相続に関することを何でも相談できる専門家探し

 相談したい専門家のイメージが明らかになったら、どのようにして出逢えるかを考えましょう。「継続的な仕事の付き合いがある人」からの紹介がお勧めです。私は、税理士又はコンサルタント契約をしているお客様から弁護士,司法書士,社会保険労務士,保険プランナー,不動産会社などの紹介依頼を受けると、ご依頼いただいたお客様にはどのタイプの専門家が相応しいのかをとても慎重に考え、紹介した専門家に任せても大丈夫だと思えるまで打合せに同席します。長い時間をかけて築いた信頼関係を失うのは一瞬です。私が紹介した専門家に対する不平不満は、「こんな人を紹介した」との私に対する不平不満になります。

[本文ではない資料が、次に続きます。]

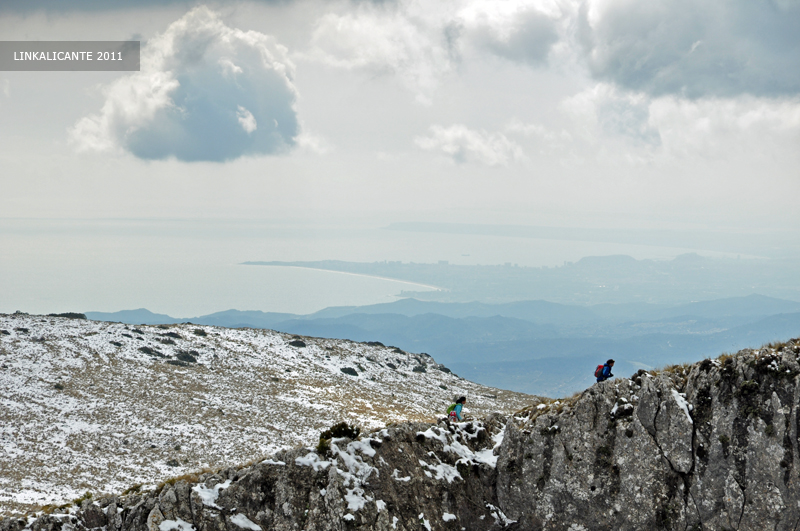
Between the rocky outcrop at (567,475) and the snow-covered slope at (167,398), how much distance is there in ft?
56.7

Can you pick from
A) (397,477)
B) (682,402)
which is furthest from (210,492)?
(682,402)

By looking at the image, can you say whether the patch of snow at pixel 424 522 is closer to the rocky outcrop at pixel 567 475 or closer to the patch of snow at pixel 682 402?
the rocky outcrop at pixel 567 475

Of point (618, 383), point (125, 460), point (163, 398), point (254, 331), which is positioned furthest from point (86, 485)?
point (254, 331)

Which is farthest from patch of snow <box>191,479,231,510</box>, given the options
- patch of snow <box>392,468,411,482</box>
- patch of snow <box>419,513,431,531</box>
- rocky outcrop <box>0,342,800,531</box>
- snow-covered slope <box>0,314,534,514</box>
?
snow-covered slope <box>0,314,534,514</box>

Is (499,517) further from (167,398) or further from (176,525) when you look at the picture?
(167,398)

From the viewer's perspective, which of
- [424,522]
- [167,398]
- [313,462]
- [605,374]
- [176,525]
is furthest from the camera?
[167,398]

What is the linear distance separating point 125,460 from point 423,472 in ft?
91.1

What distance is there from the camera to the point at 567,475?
1762 cm

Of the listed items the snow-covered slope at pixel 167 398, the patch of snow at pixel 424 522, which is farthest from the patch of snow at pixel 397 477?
the snow-covered slope at pixel 167 398

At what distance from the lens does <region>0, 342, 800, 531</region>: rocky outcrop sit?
635 inches

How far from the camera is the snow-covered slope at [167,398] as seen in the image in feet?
112

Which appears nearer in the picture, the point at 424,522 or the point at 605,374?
the point at 424,522

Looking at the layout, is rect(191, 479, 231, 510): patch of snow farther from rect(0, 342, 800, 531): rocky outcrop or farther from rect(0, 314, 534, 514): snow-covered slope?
rect(0, 314, 534, 514): snow-covered slope

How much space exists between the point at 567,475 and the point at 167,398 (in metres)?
42.7
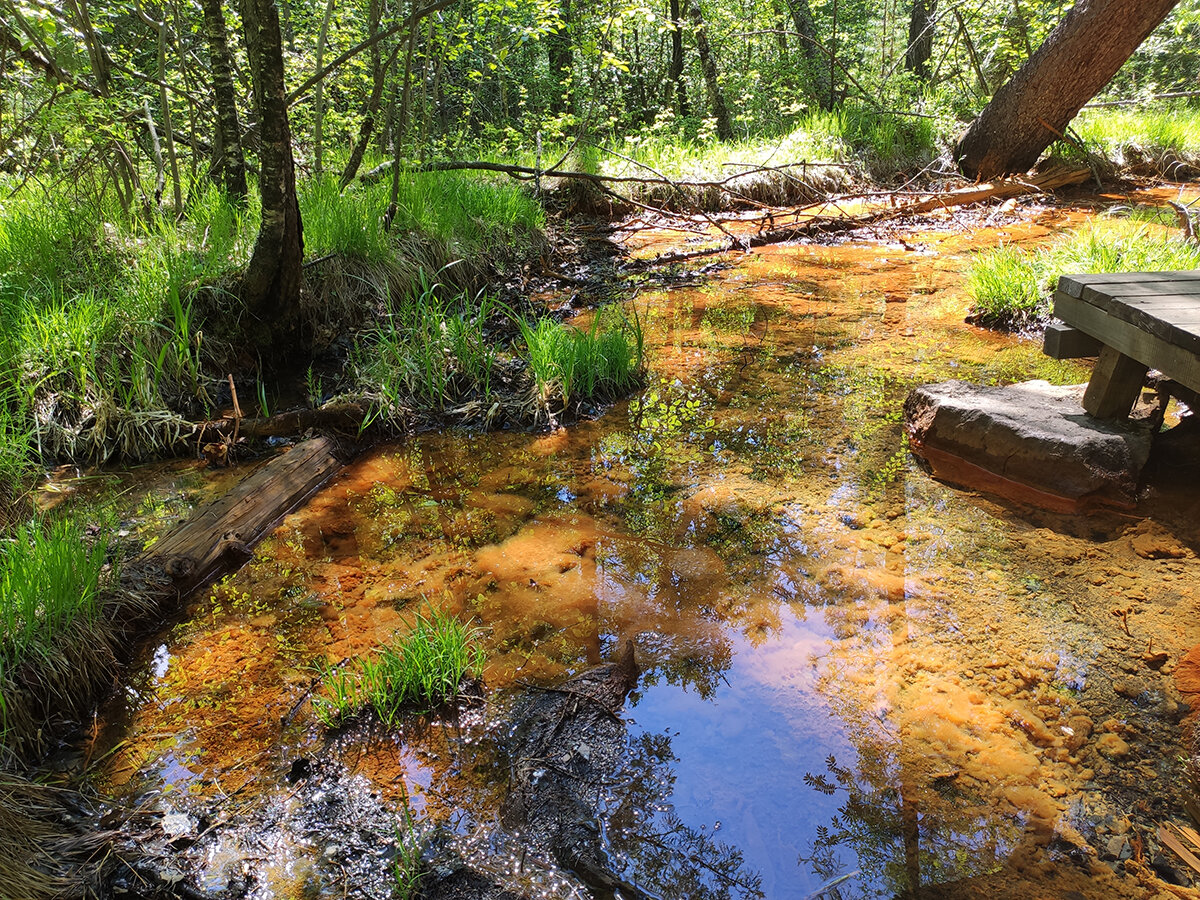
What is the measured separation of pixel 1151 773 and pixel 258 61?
531cm

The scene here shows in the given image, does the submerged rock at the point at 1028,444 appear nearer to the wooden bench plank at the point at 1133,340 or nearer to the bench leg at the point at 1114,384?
the bench leg at the point at 1114,384

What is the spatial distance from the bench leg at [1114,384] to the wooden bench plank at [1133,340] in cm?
13

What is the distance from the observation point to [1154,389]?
14.7 ft

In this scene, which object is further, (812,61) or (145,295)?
(812,61)

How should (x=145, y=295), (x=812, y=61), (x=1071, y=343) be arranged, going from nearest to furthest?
(x=1071, y=343), (x=145, y=295), (x=812, y=61)

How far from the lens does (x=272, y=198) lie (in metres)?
4.38

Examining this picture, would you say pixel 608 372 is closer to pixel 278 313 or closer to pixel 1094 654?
pixel 278 313

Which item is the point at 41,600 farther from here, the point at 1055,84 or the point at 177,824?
the point at 1055,84

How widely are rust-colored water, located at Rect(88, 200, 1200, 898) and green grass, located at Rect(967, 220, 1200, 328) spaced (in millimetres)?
1878

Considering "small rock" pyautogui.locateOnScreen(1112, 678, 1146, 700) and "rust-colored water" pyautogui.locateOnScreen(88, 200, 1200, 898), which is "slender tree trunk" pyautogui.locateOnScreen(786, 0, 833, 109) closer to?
"rust-colored water" pyautogui.locateOnScreen(88, 200, 1200, 898)

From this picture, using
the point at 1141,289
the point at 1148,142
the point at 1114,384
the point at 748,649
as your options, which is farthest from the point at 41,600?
the point at 1148,142

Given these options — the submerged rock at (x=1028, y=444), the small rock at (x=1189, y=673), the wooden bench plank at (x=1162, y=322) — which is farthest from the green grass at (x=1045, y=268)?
the small rock at (x=1189, y=673)

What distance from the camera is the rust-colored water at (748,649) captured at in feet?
6.67

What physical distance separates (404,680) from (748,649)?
4.32ft
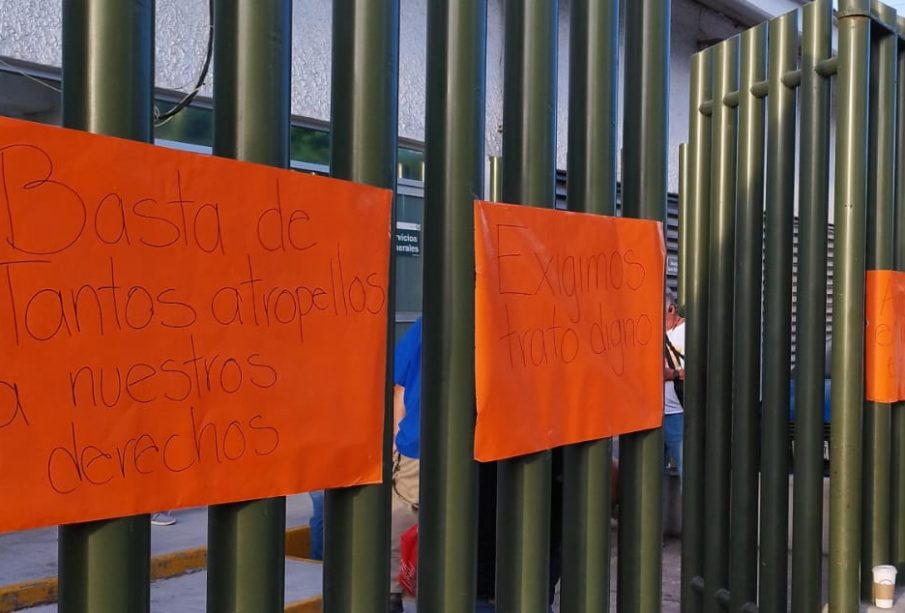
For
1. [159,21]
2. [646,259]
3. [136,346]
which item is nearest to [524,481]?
[646,259]

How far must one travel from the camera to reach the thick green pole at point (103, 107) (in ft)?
5.16

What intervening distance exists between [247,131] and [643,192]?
123cm

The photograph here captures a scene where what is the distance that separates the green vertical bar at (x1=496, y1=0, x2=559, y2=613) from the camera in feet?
7.53

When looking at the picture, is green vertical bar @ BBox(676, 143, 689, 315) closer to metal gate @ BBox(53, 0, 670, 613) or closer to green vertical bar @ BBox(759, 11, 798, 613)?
green vertical bar @ BBox(759, 11, 798, 613)

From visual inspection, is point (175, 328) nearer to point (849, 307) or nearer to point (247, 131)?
point (247, 131)

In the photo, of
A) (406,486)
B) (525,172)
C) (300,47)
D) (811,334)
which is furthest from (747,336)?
(300,47)

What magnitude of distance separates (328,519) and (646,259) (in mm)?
1116

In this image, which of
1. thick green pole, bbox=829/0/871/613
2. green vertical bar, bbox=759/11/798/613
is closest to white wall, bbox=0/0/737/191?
green vertical bar, bbox=759/11/798/613

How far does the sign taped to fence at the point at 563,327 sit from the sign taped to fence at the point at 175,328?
33 centimetres

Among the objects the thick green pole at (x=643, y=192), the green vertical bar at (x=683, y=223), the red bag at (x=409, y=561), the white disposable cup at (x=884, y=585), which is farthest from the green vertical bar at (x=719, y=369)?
the red bag at (x=409, y=561)

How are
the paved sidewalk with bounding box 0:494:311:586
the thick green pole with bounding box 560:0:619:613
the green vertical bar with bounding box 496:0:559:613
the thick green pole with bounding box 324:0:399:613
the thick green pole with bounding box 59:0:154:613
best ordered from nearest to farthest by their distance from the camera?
the thick green pole with bounding box 59:0:154:613 < the thick green pole with bounding box 324:0:399:613 < the green vertical bar with bounding box 496:0:559:613 < the thick green pole with bounding box 560:0:619:613 < the paved sidewalk with bounding box 0:494:311:586

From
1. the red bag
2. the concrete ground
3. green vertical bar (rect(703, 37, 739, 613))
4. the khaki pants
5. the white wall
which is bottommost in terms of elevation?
the concrete ground

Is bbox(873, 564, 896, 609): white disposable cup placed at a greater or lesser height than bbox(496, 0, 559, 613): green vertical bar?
lesser

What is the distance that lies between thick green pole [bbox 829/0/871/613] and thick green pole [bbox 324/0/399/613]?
1.95 metres
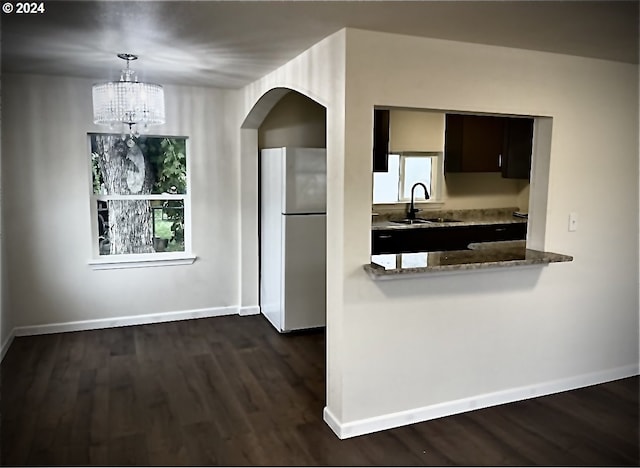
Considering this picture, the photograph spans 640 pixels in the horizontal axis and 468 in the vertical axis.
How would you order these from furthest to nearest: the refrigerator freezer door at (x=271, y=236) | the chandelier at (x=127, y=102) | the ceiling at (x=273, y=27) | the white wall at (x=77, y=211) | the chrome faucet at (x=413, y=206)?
1. the chrome faucet at (x=413, y=206)
2. the refrigerator freezer door at (x=271, y=236)
3. the white wall at (x=77, y=211)
4. the chandelier at (x=127, y=102)
5. the ceiling at (x=273, y=27)

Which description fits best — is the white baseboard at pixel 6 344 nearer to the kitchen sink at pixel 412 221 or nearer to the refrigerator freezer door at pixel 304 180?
the refrigerator freezer door at pixel 304 180

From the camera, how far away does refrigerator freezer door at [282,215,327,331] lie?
15.1ft

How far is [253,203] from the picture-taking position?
5.21m

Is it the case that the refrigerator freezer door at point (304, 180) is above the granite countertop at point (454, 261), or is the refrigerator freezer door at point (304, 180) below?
above

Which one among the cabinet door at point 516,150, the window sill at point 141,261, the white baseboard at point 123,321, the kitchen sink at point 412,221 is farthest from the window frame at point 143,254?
the cabinet door at point 516,150

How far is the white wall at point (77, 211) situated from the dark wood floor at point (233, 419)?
599mm

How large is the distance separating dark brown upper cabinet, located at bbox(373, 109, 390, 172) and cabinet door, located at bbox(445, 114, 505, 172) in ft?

 「継続的な仕事の付き合いがある人」の他に、友人,親戚,知人からの紹介やネットで検索してよい印象を持った専門家もよいでしょう。2~3人の専門家と面談して、経験,スキル,知識,報酬,人柄などを基に、早めに仕事を任せる専門家を決めましょう。大きな組織でありがちな注意点は、初期段階の対応を行うトップや営業担当と、実務を行う担当者は違う場合が多いことです。出来れば、接触回数の多い担当者候補との面談も行うとよいでしょう。

結構大変な法的身分関係を証する書類の収集

 相続人の特定,書類1枚で相続人であることを証明する法定相続情報一覧図の作成,遺産の特定,金融機関での名義変更,不動産登記に、被相続人(場合によっては被相続人の両親や兄弟姉妹)の戸除籍謄本などが必要になります。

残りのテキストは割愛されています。